* MCX-SX sees thin volumes in 1st day
* Faces challenges to win market share
* Derivatives key battleground for exchanges
By Rafael Nam and Abhishek Vishnoi
MUMBAI, Feb 11 (Reuters) - India's new stock exchange MCX-SX started trading shares on Monday with thin volumes, taking up a steep challenge to build liquidity and win market share against dominant player National Stock Exchange (NSE) and the smaller and older BSE Ltd.
As of late Monday morning, the value of shares traded on the MCX-SX was 1.5 million rupees ($28,000), its web site showed, compared to 34.3 billion rupees on the NSE.
"Earliest we can know whether MCX has made a mark in equities is five years from now," said Phani Sekhar, a fund manager at Angel Broking.
Brokers are cheering on MCX-SX, which quickly built one of the country's top commodity bourses, in the hope it will push down trading costs and drive development of trading products.
Although trading volumes are expected to rise in line with the government's goal of bringing more retail investors into stocks, the exchanges face a gruelling battle for market share that will essentially be a zero-sum game in the near term.
"MCX is known for product innovation, so only when they come up with truly meaningful innovations is when they would get successful," Sekhar said.
Policymakers have long sought to bring more retail investors into stocks via mutual funds, which owned only 3.6 percent of the broad BSE index last year, according to Citigroup data.
Gold and property are preferred by investors in India, where fewer than 5 in every 100 people buy equities either directly or through mutual funds, regulatory data show.
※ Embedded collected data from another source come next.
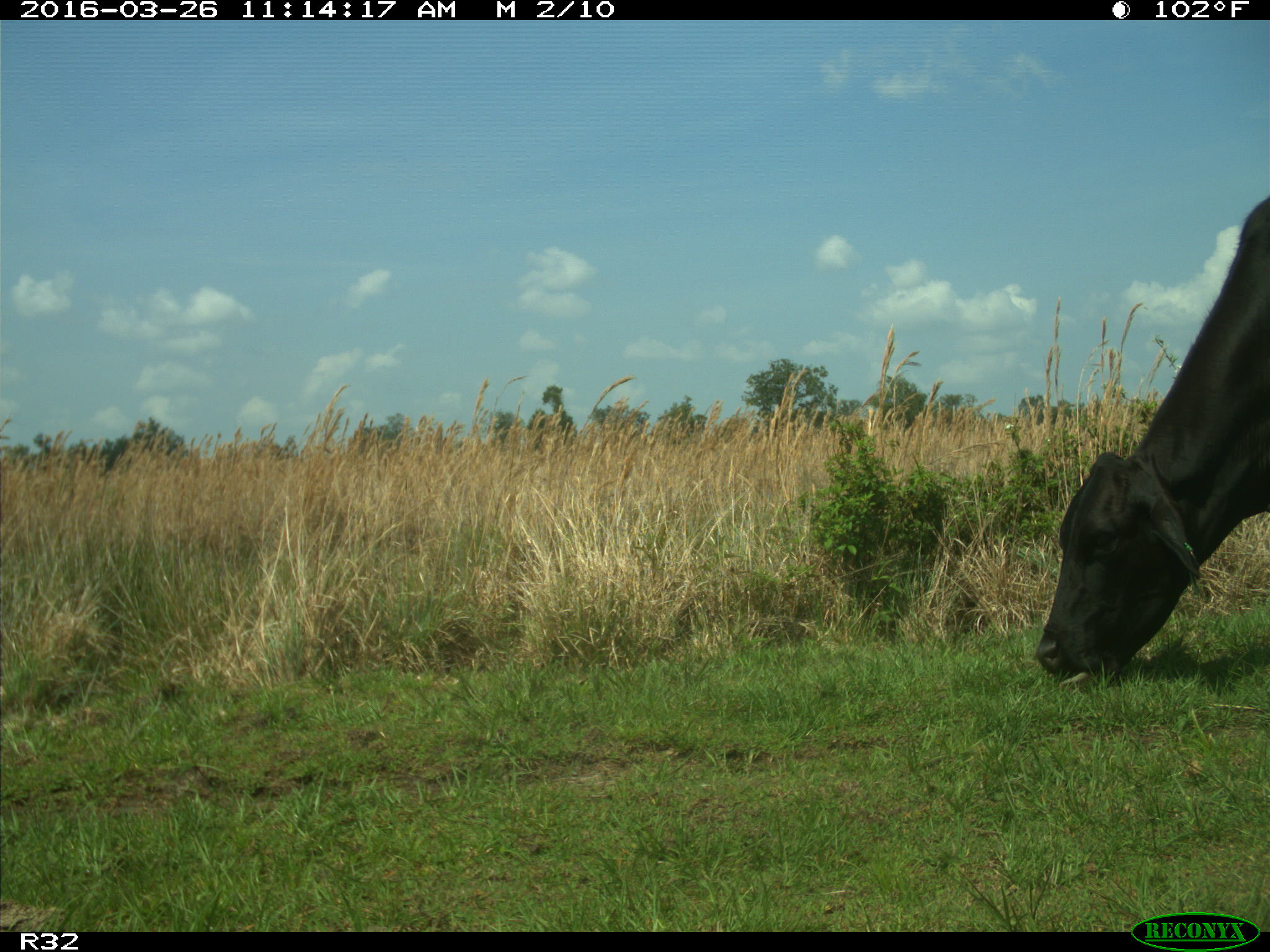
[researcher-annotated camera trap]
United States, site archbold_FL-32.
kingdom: Animalia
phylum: Chordata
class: Mammalia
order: Artiodactyla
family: Bovidae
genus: Bos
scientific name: Bos taurus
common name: domestic cow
Bos taurus (domestic cow).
By comparison, more than half of Americans own stocks, many through 401k pension plans, according to a Gallup estimate. In China, 86 percent of trading on domestic markets is carried out by retail investors.
MCX-SX will thus have to win market share at the expense of existing exchanges. The total value of share trading on the NSE was $526.1 billion last year, compared with $110.3 billion on the BSE, according to World Federation of Exchanges data.
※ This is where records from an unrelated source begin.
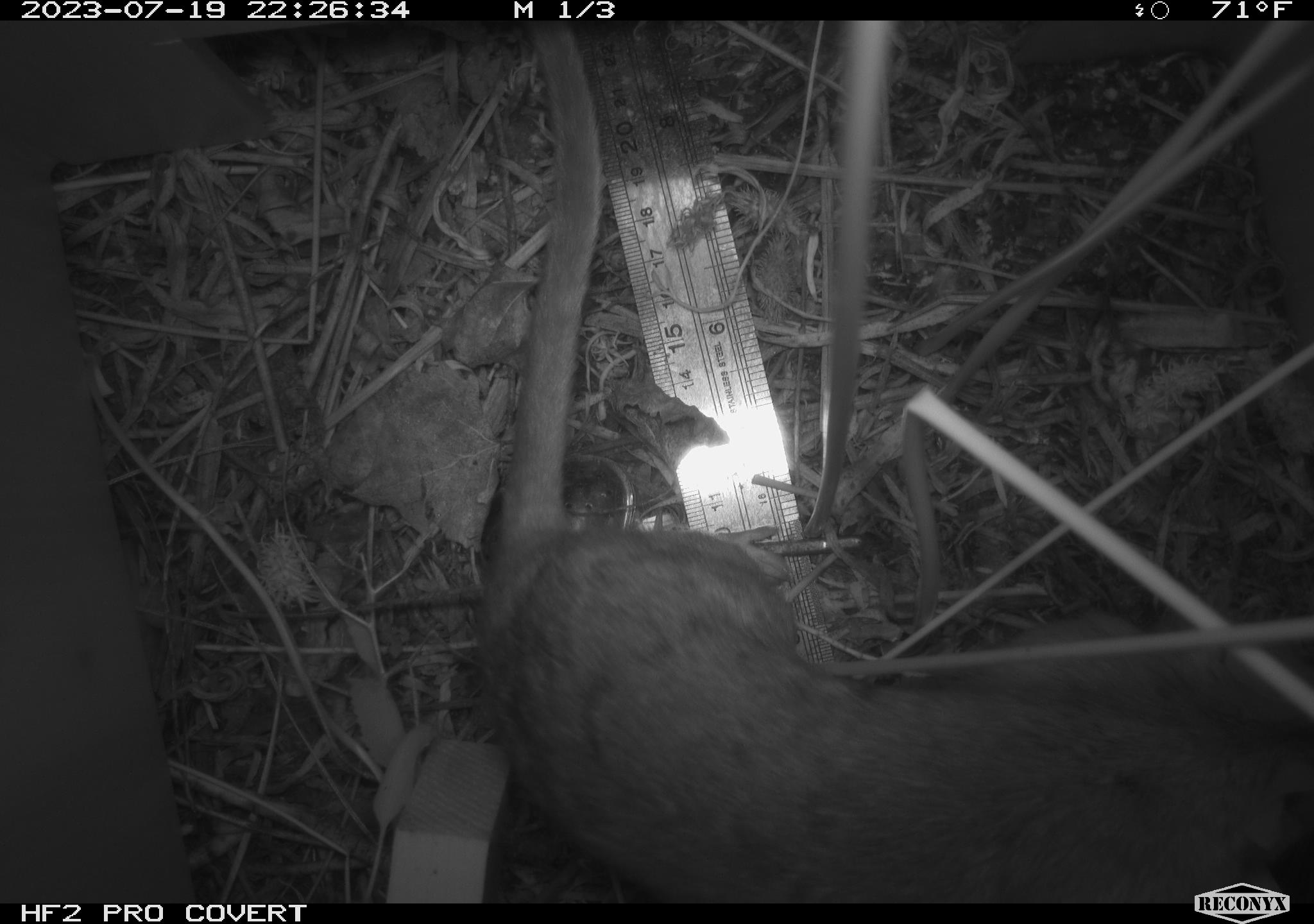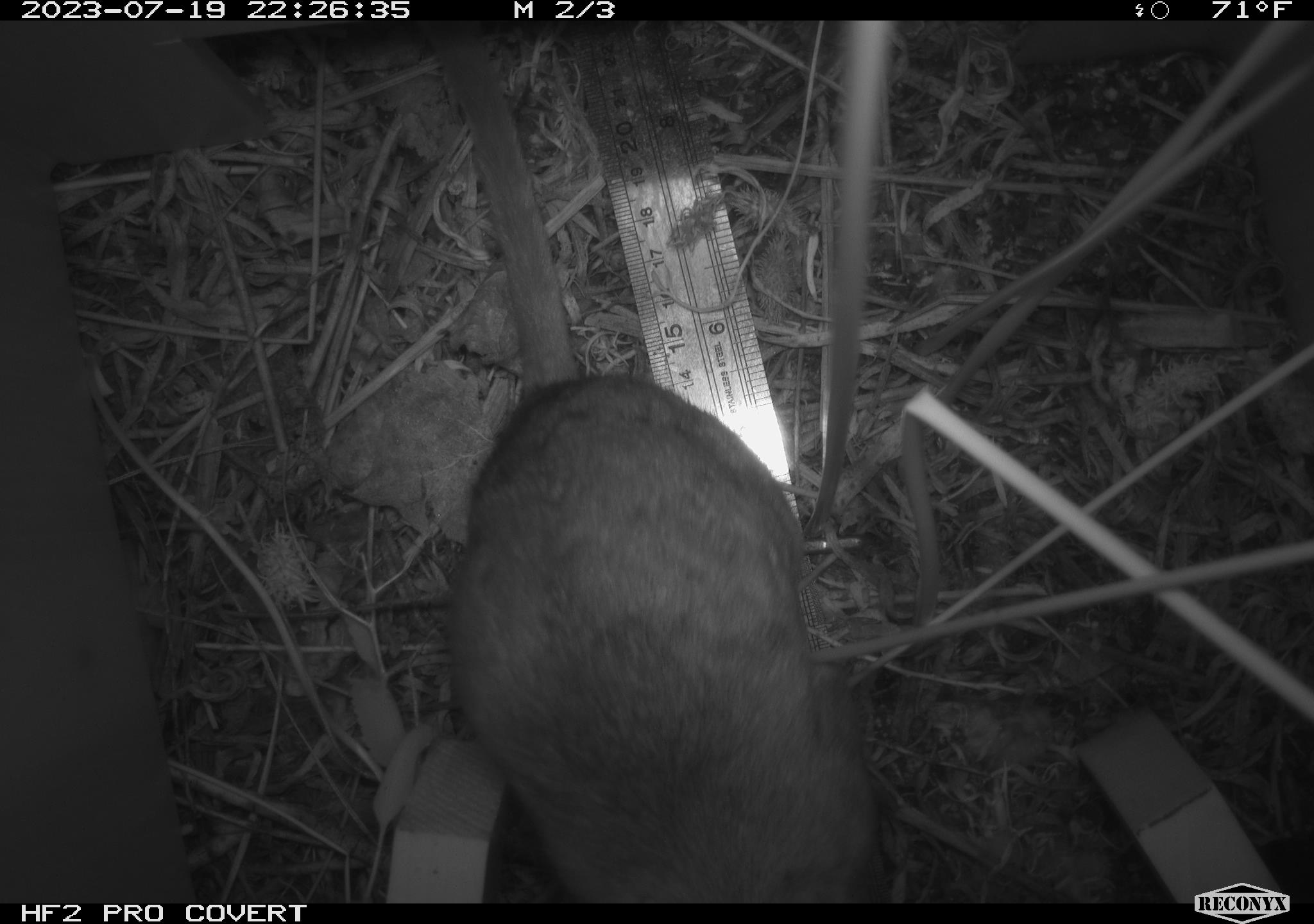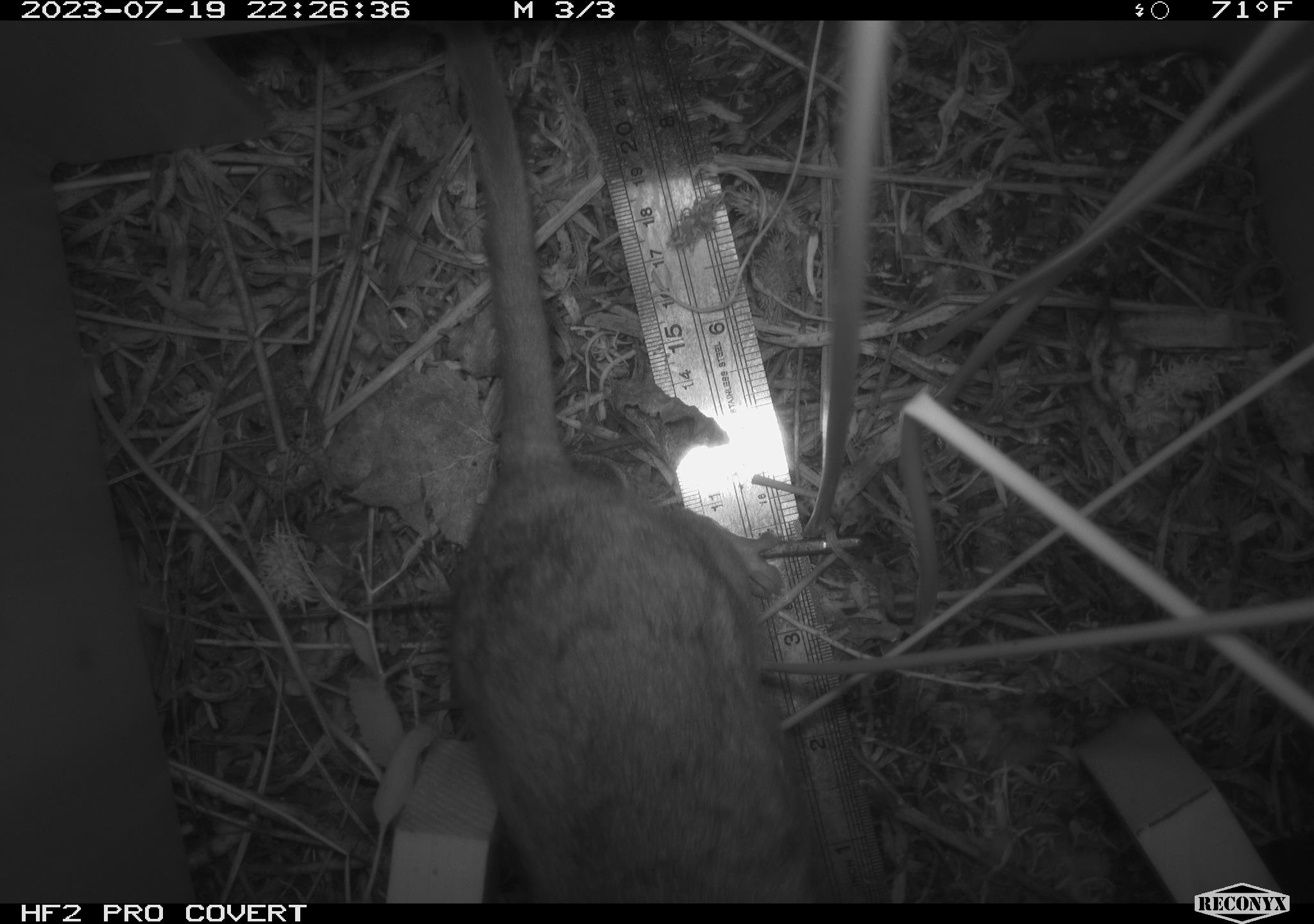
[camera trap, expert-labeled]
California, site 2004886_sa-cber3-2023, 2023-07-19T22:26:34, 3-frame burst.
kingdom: Animalia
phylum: Chordata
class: Mammalia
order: Rodentia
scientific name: Rodentia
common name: woodrat or rat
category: woodrat or rat species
Woodrat or rat species (woodrat or rat) (Rodentia).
Combined, that amounts to a quarter of the $2.6 trillion traded in the Shanghai Stock Exchange last year.
BATTLE WITH NSE
The entry of MCX-SX sets up a battle with NSE, once an upstart itself. After starting stock trading in 1994, NSE overtook BSE several years later, in large part by introducing new derivative products.
The competition is also coloured by the acrimonious relationship between MCX-SX and NSE, which have frequently sparred publicly, especially over fees. Both already compete aggressively in currency futures.
Costs could be the first battle. Traders say MCX-SX's structure lowers trading costs. NSE has countered by lowering membership fees for brokers under certain incentives.
The bigger battle could be waged in derivatives. The NSE has posted average daily turnover in this segment of 1.22 trillion rupees ($22.8 billion) so far in the fiscal year ending in March, accounting for the bulk of its overall equities trading.
MCX-SX is already focusing on this by offering to reduce settlement times in futures and options.
MCX-SX has experience to fall back on. One of its two controlling shareholders is Multi-Commodity Exchange of India Ltd, which operates commodity exchange MCX. The other major shareholder is Financial Technologies (India) Ltd , which provides trading software for brokers.
Both the NSE and BSE are owned by domestic and financial institutions, with Deutsche Boerse AG and Singapore Exchange Ltd owning stakes in BSE and Goldman Sachs Group Inc, Citigroup Inc, and Morgan Stanley owning stakes in the NSE.
After starting trading in 2003, MCX quickly overtook India's National Commodity & Derivatives Exchange Ltd (NCDEX) in trading of gold and metals, in large part by focusing on developing derivatives contracts.
"MCX's strength has been business development and they know how to create liquidity for new contracts," said Gnanasekar Thiagarajan, a director at Commtrendz Research.